Local-first — your data is always yours
Everything you write lives as plain Markdown in a folder you choose. Open
the same vault in Obsidian, VS Code, Finder — anything that reads files.
.Ember runs no server. Optional iCloud sync goes through Apple’s
CloudKit private DB, so your data stays in your own iCloud account.
If you also use Obsidian, the optional Obsidian Sync feature mirrors
between .Ember’s vault and your Obsidian vault on a schedule you set.
The two vaults must live in separate folders, with the sync engine
moving Markdown between them.
ADHD-friendly — with as little friction as possible
Friction at the moment of starting is what kills a daily-use app.
.Ember puts a Focus Daily Entry mode at the top of the day: open the
app and you land in a full-screen Journal + Todo wizard, so the first
thing you do is write and plan, not pick which view to be in. Todos can
be bucketed into blocks (Routine, Work, Personal — your own) and run
straight into the timer. The system distinguishes between auto-renewed
habits and todos you typed in today, so a quiet morning never inflates
the “I did nothing” feeling.
Bring your own AI key, when you want it
AI is off by default and gated by a single master toggle.

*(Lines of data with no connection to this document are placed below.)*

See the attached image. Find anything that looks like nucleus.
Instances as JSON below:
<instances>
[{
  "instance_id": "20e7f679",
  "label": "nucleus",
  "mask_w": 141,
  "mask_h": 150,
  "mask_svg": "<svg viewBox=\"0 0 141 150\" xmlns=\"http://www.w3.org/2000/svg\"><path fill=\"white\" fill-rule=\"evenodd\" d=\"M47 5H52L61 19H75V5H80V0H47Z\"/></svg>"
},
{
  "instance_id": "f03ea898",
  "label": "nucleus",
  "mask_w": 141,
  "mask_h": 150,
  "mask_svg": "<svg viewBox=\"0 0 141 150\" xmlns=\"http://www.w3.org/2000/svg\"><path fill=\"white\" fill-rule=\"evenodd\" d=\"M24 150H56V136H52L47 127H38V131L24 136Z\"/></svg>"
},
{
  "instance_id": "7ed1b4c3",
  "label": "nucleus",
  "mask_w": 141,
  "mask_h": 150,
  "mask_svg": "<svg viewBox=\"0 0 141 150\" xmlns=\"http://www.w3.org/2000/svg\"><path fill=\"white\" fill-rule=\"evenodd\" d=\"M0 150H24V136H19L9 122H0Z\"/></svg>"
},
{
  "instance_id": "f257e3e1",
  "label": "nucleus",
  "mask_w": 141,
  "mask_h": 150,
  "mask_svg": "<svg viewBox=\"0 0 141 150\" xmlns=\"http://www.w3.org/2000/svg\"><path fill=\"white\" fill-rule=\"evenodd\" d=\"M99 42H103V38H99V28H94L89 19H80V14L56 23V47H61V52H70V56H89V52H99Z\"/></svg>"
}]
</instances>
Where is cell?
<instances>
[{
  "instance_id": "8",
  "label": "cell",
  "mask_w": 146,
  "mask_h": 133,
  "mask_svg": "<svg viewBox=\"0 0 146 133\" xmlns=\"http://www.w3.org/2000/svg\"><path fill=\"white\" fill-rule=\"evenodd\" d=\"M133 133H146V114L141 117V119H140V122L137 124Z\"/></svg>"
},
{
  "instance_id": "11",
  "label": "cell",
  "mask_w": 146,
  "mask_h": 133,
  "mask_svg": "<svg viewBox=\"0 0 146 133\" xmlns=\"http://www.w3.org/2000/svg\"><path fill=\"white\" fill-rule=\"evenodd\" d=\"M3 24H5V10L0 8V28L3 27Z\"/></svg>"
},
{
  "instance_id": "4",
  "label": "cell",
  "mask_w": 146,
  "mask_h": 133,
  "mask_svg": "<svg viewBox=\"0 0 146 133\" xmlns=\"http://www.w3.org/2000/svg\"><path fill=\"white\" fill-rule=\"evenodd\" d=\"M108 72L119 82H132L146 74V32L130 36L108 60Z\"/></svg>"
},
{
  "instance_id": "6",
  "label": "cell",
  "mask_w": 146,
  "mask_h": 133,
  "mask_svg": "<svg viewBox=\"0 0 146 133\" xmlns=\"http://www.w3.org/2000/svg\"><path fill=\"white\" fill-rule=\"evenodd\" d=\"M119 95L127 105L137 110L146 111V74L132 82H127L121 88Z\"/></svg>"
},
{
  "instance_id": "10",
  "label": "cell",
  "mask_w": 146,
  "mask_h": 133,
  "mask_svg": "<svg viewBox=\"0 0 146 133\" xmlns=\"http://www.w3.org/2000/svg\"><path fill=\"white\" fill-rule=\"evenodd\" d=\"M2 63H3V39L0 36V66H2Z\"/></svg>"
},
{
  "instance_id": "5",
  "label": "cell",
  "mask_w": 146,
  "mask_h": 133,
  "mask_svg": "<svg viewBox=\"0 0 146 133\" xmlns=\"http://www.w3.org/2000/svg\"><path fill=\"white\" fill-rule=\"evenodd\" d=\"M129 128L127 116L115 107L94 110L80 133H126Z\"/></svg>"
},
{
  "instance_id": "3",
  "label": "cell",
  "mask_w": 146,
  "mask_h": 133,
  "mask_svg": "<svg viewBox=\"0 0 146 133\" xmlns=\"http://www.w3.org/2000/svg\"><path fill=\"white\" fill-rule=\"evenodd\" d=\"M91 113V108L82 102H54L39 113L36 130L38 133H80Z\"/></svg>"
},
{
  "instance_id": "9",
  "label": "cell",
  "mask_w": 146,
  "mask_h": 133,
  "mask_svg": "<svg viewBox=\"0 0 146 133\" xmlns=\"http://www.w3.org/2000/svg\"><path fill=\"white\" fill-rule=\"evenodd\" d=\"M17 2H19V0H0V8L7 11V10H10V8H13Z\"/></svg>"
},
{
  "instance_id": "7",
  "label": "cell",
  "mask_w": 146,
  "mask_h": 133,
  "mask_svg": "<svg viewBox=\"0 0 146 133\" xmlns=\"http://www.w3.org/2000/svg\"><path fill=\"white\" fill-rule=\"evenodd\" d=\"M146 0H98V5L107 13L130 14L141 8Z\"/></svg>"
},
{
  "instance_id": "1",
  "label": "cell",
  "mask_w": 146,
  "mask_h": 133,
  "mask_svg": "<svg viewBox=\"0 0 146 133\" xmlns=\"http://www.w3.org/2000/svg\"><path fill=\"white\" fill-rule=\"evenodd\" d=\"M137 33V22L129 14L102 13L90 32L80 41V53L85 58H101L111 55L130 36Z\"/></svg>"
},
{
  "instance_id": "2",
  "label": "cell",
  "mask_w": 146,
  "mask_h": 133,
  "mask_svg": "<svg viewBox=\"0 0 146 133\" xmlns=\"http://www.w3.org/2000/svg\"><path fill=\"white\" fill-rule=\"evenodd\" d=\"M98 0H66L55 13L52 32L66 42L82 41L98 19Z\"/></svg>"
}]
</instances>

Turn it on and
paste a key (Anthropic, Google, or OpenAI) and three features light up:
Auto-arrange Inbox suggests block + time slot for each todo using
your last 14 days of calendar history; Daily Brief curates 5–7 RSS
articles based on what you’ve been saving to your journal; the command
palette gains “Auto-arrange today” and “Refresh Daily Brief” entries.
The key is encrypted into the macOS Keychain — never in localStorage,
never on a .Ember server.
Coming to the Mac App Store
.Ember is in private beta as of May 2026. The Mac App Store release
is “Coming Soon” — once Apple’s review clears, the download button at
the top of this page lights up. The source repository is private during
the beta and opens alongside the App Store launch.